▸ **Dataset extract**
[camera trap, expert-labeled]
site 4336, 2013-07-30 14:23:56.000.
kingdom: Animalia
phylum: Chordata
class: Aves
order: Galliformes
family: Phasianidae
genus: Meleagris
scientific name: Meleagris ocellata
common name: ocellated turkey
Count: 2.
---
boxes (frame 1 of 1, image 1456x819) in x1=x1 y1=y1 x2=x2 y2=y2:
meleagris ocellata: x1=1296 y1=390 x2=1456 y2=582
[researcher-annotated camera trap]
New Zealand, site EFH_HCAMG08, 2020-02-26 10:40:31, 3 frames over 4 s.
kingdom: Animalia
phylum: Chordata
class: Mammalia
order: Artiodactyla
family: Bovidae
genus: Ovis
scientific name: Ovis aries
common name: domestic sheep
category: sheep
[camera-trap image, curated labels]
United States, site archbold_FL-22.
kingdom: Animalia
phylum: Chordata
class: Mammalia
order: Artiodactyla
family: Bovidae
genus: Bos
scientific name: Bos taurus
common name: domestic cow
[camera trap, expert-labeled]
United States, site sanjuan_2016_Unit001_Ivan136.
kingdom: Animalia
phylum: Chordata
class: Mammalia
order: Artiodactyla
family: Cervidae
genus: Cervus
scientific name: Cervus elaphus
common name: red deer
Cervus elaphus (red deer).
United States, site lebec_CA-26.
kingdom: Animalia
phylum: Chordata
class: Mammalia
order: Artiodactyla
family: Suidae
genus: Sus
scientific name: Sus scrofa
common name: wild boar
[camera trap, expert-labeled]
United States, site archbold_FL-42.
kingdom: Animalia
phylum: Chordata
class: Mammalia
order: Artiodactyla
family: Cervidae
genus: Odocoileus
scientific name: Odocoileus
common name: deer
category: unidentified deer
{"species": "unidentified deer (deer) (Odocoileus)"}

▸ **Exercise objective**
Please reproduce, exactly as written, the lines of the records from the first line through the one containing "common name: domestic sheep".

▸ **Reply**
[camera trap, expert-labeled]
site 4336, 2013-07-30 14:23:56.000.
kingdom: Animalia
phylum: Chordata
class: Aves
order: Galliformes
family: Phasianidae
genus: Meleagris
scientific name: Meleagris ocellata
common name: ocellated turkey
Count: 2.
---
boxes (frame 1 of 1, image 1456x819) in x1=x1 y1=y1 x2=x2 y2=y2:
meleagris ocellata: x1=1296 y1=390 x2=1456 y2=582
[researcher-annotated camera trap]
New Zealand, site EFH_HCAMG08, 2020-02-26 10:40:31, 3 frames over 4 s.
kingdom: Animalia
phylum: Chordata
class: Mammalia
order: Artiodactyla
family: Bovidae
genus: Ovis
scientific name: Ovis aries
common name: domestic sheep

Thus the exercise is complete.